Another way of looking at it is that riding Moore's Law now offers diminishing functional benefits and unit cost benefits but has demanded exponentially increasing NRE costs.
For most people it is time to step of the escalator. It should be no surprise that instead of spending $10 million or $50 million and being able to sell a company for $250 million we now have cost and deal values flipped around. Venture capital firms have spent $100 million to $500 million and more and in some cases can only realize $50 million in value. No wonder those VC firms started running away from rather than towards similar investment opportunities in recent years.

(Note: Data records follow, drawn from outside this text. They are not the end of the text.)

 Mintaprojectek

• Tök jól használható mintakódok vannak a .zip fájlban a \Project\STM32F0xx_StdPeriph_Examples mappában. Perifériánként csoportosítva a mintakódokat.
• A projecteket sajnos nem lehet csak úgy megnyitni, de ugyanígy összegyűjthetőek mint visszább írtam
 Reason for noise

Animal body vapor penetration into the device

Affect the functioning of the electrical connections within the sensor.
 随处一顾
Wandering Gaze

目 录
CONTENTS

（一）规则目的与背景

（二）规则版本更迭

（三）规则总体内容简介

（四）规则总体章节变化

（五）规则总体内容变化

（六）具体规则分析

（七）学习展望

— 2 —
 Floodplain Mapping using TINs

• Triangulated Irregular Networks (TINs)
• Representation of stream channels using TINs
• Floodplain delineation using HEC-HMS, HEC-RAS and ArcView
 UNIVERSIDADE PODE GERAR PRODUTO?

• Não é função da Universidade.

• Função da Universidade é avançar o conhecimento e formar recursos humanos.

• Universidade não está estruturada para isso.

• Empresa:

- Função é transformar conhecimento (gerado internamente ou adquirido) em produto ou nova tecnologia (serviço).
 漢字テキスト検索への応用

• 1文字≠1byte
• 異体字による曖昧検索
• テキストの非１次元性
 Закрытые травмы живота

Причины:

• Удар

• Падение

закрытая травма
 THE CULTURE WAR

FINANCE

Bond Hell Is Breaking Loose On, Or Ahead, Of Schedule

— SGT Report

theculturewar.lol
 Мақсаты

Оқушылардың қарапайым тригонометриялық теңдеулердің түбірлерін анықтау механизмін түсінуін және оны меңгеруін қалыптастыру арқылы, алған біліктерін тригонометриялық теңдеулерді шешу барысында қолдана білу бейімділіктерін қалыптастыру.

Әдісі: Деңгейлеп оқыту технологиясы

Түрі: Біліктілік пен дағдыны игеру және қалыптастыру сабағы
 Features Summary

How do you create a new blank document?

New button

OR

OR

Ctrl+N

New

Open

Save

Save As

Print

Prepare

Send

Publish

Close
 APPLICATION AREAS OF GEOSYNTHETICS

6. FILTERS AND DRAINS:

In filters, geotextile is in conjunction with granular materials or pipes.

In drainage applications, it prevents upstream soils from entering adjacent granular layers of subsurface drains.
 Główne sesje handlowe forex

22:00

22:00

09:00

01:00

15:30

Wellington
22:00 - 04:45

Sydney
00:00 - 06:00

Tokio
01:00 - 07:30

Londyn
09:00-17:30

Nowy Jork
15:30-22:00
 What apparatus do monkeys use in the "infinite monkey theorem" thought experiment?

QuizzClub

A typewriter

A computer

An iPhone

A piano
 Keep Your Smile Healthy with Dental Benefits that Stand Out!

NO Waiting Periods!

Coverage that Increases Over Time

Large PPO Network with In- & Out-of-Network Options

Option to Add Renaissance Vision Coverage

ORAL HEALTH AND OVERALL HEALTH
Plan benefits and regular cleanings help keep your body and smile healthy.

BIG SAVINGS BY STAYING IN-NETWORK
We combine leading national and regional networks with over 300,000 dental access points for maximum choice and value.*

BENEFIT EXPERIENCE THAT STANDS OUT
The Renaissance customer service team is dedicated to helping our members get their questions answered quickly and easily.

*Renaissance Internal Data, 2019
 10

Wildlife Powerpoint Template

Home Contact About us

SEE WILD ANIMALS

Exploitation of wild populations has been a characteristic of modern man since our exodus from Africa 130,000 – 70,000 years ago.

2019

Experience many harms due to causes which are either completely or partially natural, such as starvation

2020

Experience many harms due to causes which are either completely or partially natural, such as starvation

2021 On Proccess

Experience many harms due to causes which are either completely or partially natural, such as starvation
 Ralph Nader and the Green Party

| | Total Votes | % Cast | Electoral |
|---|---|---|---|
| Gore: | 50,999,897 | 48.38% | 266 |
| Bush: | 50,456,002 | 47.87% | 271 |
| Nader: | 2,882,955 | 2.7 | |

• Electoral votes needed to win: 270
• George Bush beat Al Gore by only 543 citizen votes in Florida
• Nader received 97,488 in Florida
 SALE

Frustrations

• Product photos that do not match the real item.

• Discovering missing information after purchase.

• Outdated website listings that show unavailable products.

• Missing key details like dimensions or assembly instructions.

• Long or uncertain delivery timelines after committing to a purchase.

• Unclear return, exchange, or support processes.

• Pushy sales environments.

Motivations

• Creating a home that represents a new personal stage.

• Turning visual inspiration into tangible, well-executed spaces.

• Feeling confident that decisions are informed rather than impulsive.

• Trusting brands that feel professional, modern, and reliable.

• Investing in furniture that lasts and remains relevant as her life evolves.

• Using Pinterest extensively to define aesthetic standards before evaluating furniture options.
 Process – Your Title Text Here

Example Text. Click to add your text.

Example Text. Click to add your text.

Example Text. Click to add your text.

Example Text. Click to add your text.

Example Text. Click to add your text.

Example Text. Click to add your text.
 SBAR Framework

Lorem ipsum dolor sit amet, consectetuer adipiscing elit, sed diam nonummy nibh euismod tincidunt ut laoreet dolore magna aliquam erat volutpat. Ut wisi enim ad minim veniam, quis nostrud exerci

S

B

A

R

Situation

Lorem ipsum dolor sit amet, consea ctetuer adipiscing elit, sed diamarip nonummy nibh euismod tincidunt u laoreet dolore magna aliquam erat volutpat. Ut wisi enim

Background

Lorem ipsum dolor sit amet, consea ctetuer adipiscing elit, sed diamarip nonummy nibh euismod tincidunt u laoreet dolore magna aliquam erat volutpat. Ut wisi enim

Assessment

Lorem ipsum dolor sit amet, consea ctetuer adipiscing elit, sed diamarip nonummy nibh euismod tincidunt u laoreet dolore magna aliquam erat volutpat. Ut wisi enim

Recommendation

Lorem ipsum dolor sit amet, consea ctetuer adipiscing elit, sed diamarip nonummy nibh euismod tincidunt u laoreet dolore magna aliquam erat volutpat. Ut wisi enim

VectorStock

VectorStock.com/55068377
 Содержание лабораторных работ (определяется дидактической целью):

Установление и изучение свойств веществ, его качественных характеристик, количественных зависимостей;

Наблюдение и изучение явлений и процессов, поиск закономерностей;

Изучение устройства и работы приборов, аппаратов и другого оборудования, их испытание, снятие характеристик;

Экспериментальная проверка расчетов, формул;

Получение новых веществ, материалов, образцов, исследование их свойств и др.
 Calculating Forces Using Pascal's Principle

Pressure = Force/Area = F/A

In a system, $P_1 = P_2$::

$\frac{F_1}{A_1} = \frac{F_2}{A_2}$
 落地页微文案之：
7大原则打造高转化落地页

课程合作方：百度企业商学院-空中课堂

The good news is that the solution is clear and is being adopted around the world. Some call it More-than-Moore. The International Technology Roadmap for Semiconductors (ITRS) produced an excellent white paper in 2011 that pointed out that some applications based around health, transport and energy really benefit from More-than-Moore rather than from miniaturization. And while it is true that ITRS said other applications in security, communications and infotainment can take benefit from billions of transistors on a die it is clear that only one or two companies will be able to command the volumes to justify the cost.
Therefore for most startups the key is to be prepared to get off the crutch of Moore's Law and walk free. Give yourselves a cost advantage by NOT working at the leading-edge and don't routinely just try and push some generally available communications standard or other into digital silicon. It comes down to good old fashioned innovation born of being smart in design and radical in terms of the system-level functional improvement delivered.
That's what companies such as InvenSense Inc. (Sunnyvale, Calif.) – a recent IPO – have done with MEMS-based inertial measurement and navigation components and what Nintendo did with the Wii control baton. It is what PrimeSense Ltd. (Tel Aviv, Israel) did with the optical and infra-red vision system that is at the heart of the Microsoft Kinetic system. It is what scores of other startups are doing and it is one of the reasons I am not overly concerned about a lack of investment in semiconductors. It is also noticable that a number of MEMS acquisitions have commanded good exit prices. Murata Manufacturing Co. Ltd. has announced it has agreed to buy VTI
Technologies Oy (Vantaa, Finland) for about 20 billion yen (about 190
million euro or $260 million) in cash and SensorDynamics AG went to Maxim Integrated Products Inc. for about $130 million.
It is true we are not seeing the same amounts of venture capital invested overall as we did in the first half of the last decade, but good ideas continue to get backing. And this is because silicon, semiconductors and electronics in their broadest manifestations are still a great way to create wealth and improve the well-being of the world.
The industry and the systems our ICs go in need both -- the advanced process geometries for the Big D-Little A SoCs, and the larger geometry boutique processes for the Big A-Little D analog, power and MEMS functions.
Miniaturization is still critically important, but there are other ways to achieve it besides making one big die in the latest process -- SIP and TSV for example.
There are still plenty of opportunities for fabless startups, but the name of the game is IP, whether digital, analog or electro-mechanical. This has been true for a very long time, ever since the rise of the fabless business model.
Startups are by definition fabless and also don't have deep pockets. Show me a startup with valuable new IP and patents to protect it, and I'll show you a potential ROI. But show me a startup whose business plan is based on taping out the next great 28 nm SoC and I'll show you a bunch of dreamers who will never get funding.
Peter--what you are saying is that success comes from going with analog and MEMS--"we" analog folks knew this all along! Many analog companies have done very well by NOT looking to the next process node for success, but by using older processes to the max--fab is easier to get, less expensive, and plenty of good, used equipment for fab and test is available cheap!